Seven SNRI and four NK3Ra placebo-controlled randomised trials (plus four follow-up reports) were included in this review. NK3Ra administration resulted in a larger reduction from baseline in HF frequency, HF severity and night-sweats compared to SNRIs. Five of seven SNRI trials showed a reduction in HF frequency that was statistically significant (by 48-67% from baseline at weeks 8 or 12) whereas all NK3Ra trials showed a statistically significant reduction in HF frequency (by 62-93% from baseline at weeks 2, 4 or 12). While SNRI trials reported poor tolerability, particularly nausea, NK3Ra trials reported good tolerability overall, although two trials reported elevation in transaminases.

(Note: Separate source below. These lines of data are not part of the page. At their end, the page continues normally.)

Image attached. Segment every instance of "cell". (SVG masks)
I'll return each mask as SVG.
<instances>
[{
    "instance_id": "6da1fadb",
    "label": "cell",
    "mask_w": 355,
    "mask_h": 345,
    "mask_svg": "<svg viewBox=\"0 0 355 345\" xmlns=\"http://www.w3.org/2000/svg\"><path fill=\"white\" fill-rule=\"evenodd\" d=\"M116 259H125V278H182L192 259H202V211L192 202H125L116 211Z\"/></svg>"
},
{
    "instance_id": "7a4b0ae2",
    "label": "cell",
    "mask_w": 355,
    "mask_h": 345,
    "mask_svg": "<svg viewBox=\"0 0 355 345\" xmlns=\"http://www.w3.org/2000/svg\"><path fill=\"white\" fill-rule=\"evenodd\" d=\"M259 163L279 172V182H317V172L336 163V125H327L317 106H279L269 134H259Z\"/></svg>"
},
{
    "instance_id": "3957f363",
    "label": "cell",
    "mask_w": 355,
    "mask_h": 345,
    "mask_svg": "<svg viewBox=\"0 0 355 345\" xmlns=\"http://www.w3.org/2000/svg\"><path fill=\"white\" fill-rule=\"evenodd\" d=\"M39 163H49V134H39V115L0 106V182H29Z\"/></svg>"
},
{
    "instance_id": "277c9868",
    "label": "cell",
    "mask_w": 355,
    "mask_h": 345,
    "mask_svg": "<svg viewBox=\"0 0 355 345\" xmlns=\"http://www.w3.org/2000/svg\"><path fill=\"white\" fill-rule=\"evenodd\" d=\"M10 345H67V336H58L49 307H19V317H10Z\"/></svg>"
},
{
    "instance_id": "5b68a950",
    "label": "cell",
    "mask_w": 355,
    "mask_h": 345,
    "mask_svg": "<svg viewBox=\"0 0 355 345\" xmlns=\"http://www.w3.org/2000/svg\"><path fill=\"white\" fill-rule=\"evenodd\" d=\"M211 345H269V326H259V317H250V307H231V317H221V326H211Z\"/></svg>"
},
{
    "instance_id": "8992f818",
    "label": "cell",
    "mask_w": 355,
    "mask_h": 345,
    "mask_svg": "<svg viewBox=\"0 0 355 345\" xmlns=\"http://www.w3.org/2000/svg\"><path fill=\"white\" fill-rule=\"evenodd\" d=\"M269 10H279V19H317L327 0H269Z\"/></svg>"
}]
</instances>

NK3Ras trials show encouraging efficacy and tolerability/safety. Completion of phase 3 NK3Ra trials are required to confirm efficacy and uphold safety/tolerability data but phase 2 results suggest that NK3Ras are more effective than SNRIs for non-hormonal treatment of menopausal HFs.
热潮(HFs)或其他血管舒缩症状影响 45%至 97%的女性在更年期。激素替代疗法(HRT)在缓解更年期症状方面是有效的,但有些女性不能或不愿接受 HRT。由于目前非激素选择的疗效/耐受性不理想,因此迫切需要一种有效且耐受性良好的替代方法。神经激肽 3 受体(NK3R)最近被认为与绝经后 HFs 的发生有关,是改善 HF 症状的一种新的治疗靶点。本综述旨在评估 NK3 受体拮抗剂(NK3Ras)是否比目前常用于治疗绝经后 HFs 的非激素治疗的 5-羟色胺去甲肾上腺素再摄取抑制剂(SNRIs)更有效。
根据 PRISMA 指南,系统地搜索了 Ovid MEDLINE 和 EMBASE 数据库,以确定研究。评估了试验质量和偏倚。提取并分析了主要疗效结局(HF 频率、HF 严重程度和夜间觉醒/夜间出汗次数)和选定的安全性结局。
本综述纳入了 7 项 SNRI 和 4 项 NK3Ra 安慰剂对照随机试验(加上 4 项随访报告)。与 SNRIs 相比,NK3Ra 给药可使 HF 频率、HF 严重程度和夜间出汗次数从基线更大程度地降低。7 项 SNRI 试验中有 5 项显示 HF 频率降低具有统计学意义(在第 8 或 12 周时与基线相比降低 48-67%),而所有 NK3Ra 试验均显示 HF 频率降低具有统计学意义(在第 2、4 或 12 周时与基线相比降低 62-93%)。虽然 SNRI 试验报告了较差的耐受性,特别是恶心,但 NK3Ra 试验总体上报告了良好的耐受性,尽管有两项试验报告了转氨升高。
NK3Ra 试验显示出令人鼓舞的疗效和耐受性/安全性。需要完成 3 期 NK3Ra 试验以确认疗效并维持安全性/耐受性数据,但 2 期结果表明,NK3Ra 对于治疗绝经后 HFs 的非激素治疗比 SNRIs 更有效。